Write each line exactly, from the line that holds "Looking at the image, which of" through the final line of the material, and no other line.

## start THE DATA

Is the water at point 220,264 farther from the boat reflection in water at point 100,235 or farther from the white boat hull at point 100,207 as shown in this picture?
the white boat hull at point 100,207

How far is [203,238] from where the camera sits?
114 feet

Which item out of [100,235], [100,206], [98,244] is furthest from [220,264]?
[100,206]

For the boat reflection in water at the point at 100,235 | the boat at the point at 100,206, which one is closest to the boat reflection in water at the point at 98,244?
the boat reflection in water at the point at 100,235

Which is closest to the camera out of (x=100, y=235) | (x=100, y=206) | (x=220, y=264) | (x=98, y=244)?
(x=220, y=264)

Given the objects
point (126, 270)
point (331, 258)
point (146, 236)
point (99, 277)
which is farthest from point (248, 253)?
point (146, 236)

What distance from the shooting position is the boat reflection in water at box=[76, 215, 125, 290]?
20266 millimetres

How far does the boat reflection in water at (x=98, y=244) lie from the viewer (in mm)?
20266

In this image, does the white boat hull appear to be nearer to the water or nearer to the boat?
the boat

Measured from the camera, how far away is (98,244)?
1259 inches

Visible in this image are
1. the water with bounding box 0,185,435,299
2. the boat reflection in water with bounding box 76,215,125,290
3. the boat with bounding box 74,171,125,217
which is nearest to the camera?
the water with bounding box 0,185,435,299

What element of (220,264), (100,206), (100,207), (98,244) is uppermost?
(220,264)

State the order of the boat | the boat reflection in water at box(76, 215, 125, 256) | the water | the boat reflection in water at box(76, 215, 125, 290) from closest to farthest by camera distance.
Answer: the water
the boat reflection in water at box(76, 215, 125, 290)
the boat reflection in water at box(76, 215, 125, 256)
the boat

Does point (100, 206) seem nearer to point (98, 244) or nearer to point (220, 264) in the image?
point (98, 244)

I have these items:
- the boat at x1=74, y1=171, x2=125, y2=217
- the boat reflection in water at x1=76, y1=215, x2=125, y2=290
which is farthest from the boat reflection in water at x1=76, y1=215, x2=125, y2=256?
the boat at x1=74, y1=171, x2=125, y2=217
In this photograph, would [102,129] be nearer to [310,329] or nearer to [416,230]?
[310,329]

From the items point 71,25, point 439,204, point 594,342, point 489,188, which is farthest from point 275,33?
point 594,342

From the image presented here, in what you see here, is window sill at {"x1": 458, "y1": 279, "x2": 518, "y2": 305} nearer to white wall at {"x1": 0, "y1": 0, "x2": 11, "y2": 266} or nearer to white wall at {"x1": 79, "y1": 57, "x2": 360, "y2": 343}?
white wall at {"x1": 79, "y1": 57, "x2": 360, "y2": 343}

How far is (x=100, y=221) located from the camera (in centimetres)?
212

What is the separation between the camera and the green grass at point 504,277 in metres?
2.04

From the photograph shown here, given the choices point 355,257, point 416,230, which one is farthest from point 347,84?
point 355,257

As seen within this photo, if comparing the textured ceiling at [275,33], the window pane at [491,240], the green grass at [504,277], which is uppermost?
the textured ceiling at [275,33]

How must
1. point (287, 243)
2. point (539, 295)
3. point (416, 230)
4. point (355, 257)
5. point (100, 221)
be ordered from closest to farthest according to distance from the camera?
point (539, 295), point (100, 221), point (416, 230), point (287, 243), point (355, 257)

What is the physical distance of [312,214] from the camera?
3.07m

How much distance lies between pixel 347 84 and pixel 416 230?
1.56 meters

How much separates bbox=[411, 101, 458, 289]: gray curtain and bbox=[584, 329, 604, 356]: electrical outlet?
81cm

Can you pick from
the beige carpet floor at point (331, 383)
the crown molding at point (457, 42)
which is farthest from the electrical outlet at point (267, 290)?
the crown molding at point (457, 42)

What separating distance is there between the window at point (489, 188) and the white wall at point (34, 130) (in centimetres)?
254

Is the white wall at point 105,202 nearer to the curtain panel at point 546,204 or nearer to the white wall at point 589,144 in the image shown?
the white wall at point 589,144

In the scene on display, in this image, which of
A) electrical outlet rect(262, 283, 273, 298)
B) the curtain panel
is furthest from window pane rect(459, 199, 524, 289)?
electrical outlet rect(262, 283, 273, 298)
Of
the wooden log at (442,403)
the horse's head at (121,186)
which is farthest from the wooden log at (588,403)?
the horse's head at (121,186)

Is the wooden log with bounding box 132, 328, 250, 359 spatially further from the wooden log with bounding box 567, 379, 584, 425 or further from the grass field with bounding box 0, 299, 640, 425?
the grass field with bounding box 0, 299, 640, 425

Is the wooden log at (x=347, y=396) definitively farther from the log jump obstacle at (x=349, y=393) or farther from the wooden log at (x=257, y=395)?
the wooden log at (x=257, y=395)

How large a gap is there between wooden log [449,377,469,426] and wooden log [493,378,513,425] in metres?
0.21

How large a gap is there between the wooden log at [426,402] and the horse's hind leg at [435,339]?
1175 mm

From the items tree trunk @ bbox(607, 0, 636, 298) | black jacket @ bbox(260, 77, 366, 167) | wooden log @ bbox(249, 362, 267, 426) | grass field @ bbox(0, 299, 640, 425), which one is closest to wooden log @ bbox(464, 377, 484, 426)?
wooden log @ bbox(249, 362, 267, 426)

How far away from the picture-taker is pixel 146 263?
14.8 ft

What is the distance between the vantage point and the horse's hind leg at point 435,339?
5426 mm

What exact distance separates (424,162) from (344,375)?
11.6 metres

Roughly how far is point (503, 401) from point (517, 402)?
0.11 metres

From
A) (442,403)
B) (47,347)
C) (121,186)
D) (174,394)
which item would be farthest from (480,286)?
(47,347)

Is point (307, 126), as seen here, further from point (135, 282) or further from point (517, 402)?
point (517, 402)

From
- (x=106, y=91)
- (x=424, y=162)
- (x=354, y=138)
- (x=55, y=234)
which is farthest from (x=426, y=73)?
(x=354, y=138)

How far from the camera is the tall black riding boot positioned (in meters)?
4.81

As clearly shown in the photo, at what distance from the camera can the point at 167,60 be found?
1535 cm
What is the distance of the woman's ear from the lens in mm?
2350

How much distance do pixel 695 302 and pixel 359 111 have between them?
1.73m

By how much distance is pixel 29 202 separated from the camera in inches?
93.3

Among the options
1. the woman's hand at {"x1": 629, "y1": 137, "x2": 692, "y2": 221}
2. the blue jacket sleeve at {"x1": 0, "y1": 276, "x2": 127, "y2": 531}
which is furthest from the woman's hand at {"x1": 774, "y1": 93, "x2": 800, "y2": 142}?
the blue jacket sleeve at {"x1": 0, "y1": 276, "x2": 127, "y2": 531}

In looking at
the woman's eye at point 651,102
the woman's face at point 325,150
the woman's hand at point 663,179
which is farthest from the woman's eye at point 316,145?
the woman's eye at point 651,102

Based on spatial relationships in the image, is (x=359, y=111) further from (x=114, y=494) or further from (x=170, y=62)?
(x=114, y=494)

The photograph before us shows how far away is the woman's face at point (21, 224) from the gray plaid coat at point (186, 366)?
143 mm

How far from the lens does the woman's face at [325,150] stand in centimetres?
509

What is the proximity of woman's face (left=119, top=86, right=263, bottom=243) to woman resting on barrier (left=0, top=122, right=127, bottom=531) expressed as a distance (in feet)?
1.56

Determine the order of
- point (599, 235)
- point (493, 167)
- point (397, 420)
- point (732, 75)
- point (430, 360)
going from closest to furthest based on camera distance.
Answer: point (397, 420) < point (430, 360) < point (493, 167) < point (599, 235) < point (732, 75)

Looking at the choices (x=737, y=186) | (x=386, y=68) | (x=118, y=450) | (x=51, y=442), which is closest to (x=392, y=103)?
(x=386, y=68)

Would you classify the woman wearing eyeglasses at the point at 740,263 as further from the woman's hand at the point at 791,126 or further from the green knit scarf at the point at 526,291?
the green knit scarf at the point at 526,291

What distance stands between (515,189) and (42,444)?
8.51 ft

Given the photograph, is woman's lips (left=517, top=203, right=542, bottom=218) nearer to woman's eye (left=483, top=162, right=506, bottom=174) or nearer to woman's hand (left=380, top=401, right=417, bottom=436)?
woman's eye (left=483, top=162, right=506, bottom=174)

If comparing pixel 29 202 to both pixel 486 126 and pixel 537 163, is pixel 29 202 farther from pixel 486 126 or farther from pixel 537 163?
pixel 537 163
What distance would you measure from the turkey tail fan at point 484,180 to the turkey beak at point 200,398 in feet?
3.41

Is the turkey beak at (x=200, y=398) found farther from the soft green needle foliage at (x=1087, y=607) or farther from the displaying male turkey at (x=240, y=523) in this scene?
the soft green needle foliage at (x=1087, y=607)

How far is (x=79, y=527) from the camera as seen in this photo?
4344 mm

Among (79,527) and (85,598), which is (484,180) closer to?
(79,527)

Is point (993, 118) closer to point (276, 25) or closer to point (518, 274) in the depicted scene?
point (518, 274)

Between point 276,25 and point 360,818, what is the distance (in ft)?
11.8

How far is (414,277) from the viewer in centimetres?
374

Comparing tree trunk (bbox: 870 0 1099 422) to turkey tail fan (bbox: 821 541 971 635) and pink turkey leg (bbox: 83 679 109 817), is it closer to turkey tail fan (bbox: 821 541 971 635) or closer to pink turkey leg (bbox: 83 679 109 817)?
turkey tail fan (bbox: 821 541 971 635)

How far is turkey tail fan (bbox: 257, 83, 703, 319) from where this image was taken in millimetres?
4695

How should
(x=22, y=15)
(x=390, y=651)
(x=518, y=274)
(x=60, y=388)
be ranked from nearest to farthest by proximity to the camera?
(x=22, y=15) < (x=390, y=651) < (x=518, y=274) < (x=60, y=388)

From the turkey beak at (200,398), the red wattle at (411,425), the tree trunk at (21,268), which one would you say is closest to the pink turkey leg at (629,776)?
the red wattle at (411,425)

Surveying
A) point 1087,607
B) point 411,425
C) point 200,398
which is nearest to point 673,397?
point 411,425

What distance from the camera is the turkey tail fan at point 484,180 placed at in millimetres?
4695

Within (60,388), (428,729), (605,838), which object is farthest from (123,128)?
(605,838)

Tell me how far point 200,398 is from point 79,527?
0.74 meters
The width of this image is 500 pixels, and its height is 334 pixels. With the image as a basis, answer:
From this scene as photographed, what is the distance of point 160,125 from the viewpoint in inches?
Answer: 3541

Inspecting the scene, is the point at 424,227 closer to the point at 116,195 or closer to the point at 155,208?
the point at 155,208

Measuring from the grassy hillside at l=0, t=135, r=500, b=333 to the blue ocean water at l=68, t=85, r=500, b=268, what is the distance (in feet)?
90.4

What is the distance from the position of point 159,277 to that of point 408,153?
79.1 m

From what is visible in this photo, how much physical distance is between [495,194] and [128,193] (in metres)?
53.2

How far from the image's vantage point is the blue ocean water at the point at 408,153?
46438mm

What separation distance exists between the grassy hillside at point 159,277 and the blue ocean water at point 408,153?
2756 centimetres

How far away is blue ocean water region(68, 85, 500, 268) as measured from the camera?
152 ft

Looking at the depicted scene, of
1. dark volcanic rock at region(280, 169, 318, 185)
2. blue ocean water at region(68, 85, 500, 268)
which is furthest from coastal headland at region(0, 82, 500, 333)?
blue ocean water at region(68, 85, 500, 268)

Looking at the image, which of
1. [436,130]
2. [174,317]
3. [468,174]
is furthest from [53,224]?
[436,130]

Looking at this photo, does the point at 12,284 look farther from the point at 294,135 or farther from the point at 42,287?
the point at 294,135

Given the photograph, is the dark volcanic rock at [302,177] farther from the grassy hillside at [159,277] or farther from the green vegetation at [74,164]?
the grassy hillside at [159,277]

## end THE DATA

> EXPECTED ANSWER:
Looking at the image, which of
1. [436,130]
2. [174,317]
3. [468,174]
is furthest from [53,224]?
[436,130]

Looking at this photo, does the point at 12,284 look farther from the point at 294,135 or farther from the point at 42,287?
the point at 294,135

Given the photograph, is the dark volcanic rock at [302,177] farther from the grassy hillside at [159,277] or farther from the green vegetation at [74,164]?
the grassy hillside at [159,277]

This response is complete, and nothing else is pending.